Pode-se dizer que Martin agora é um vencedor. Consegue ascender na escala social por seu próprio esforço e mérito e se torna rico e prestigiado, mas para ele esta fama não tem sentido algum. A vida intelectual e a pureza de sentimentos que ele imaginava existir nas esferas superiores não existem. O amor que sentia por um ser que só existia em sua imaginação não resistiu à prova da realidade.

Tenta se reaproximar dos seus velhos amigos da classe operária, mas um abismo se interpõe entre eles, devido aos estudos de Martin. Ele perde então todo o entusiasmo em continuar escrevendo, sua vida se torna um tremendo vazio. O violento tédio que se apossa de sua existência o leva a um trágico fim.

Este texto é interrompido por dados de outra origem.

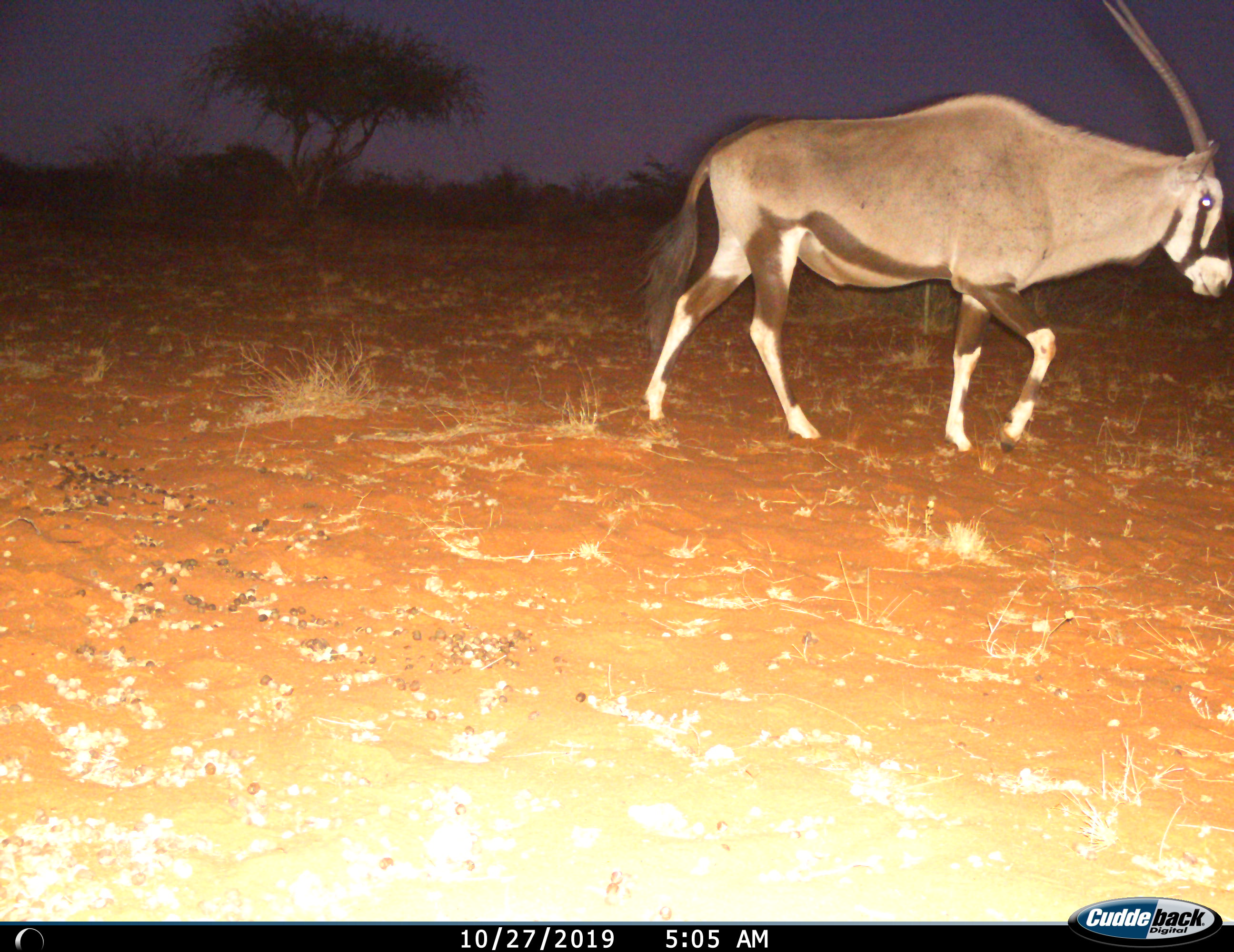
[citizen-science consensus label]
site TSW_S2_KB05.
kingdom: Animalia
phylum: Chordata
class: Mammalia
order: Artiodactyla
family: Bovidae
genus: Oryx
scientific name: Oryx gazella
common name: gemsbok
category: oryx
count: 1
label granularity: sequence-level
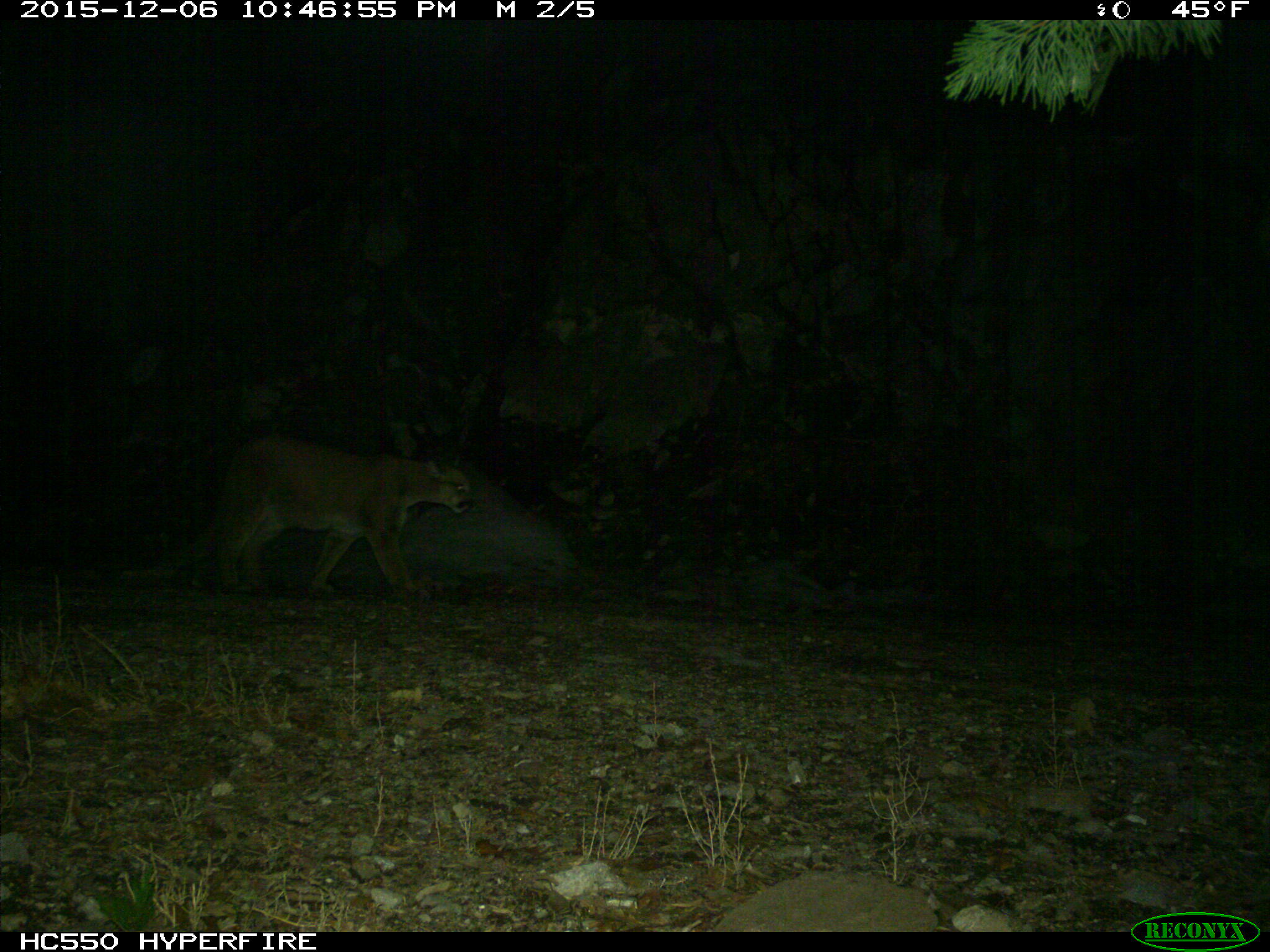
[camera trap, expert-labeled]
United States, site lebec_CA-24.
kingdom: Animalia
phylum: Chordata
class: Mammalia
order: Carnivora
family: Felidae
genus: Puma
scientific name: Puma concolor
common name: mountain lion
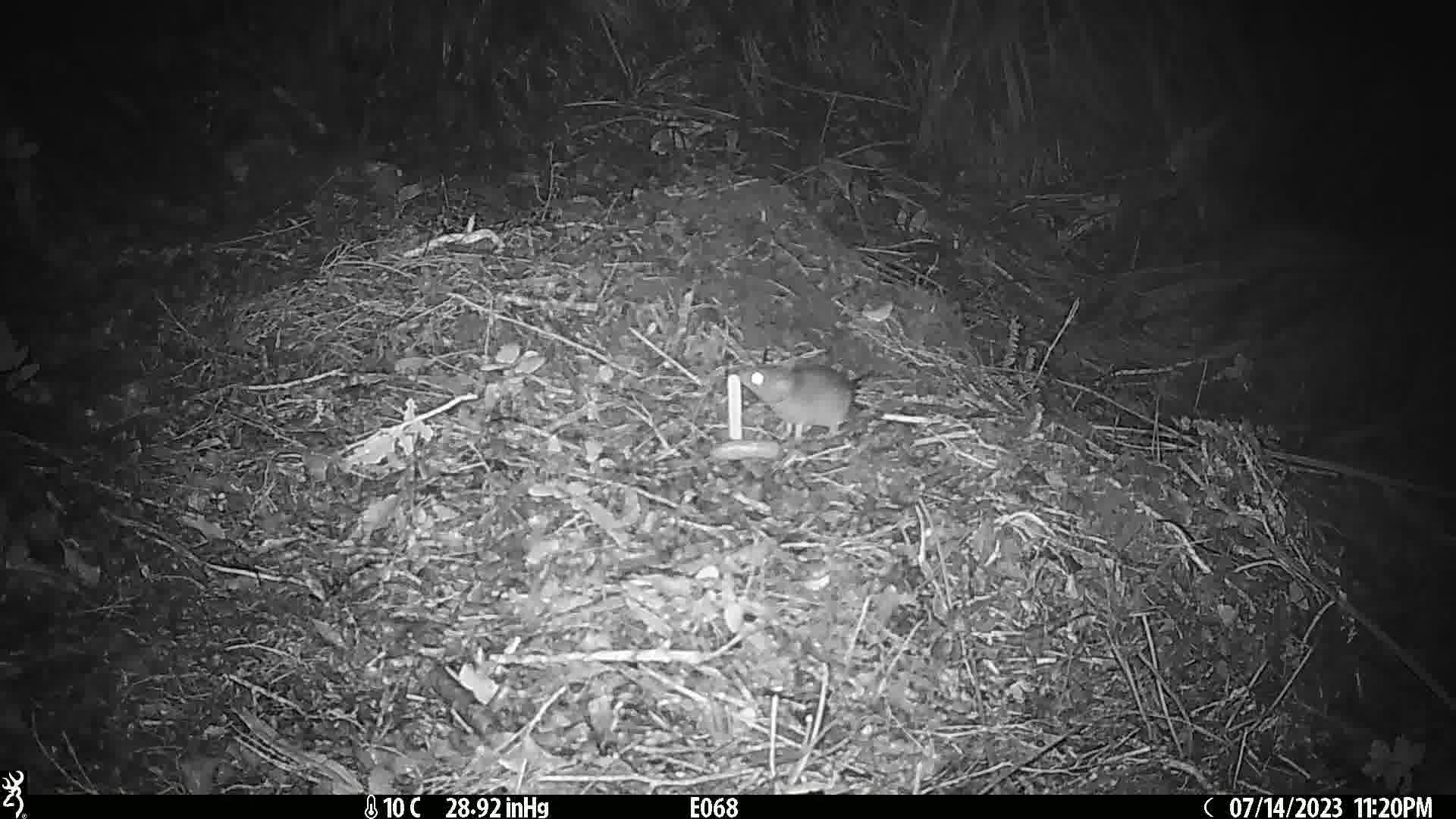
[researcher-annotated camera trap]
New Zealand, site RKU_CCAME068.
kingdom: Animalia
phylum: Chordata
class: Mammalia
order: Rodentia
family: Muridae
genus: Rattus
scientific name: Rattus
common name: rat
Rat (Rattus).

Um romance extraordinário e cheio de vigor, é ainda hoje uma denuncia eloqüente da industria cultural e das falsas convenções que tornam célebres escritores medíocres, na canonização que impede qualquer espaço para as novidades. O ataque que fez Martin às autoridades universitárias ainda hoje tem validade: “Sua missão consiste em pegar todos os jovens que freqüentam a universidade e eliminar-lhes do cérebro qualquer luminosa originalidade que por acaso lá se albergue, e, em lugar dela, pôr-lhes o selo do convencionalismo.”

Apesar de ser Martin um individualista, a sua própria história é uma refutação de sua crença. O argumento de que o mundo pertence aos fortes é desmentido pelo tempo que passou na lavanderia, onde o trabalho esmaga a vontade e a iniciativa, por mais que a pessoa seja forte. Tudo isso é escrito por alguém que conheceu o processo desumano da maquina industrial. London aqui faz um ajuste de contas com seu antigo mestre Nietzsche, de um modo sutil e com seu estilo sempre vivo e apaixonante. O livro inteiro é uma reflexão sobre a divisão entre trabalho intelectual e manual, a busca de valores verdadeiros em uma sociedade sem valores e a solidão e incompreensão sofrida pelos que não se submetem à mediocridade estabelecida.

Para quem nunca leu um livro de London, Martin Éden é uma excelente introdução, e possivelmente o fará querer ler mais.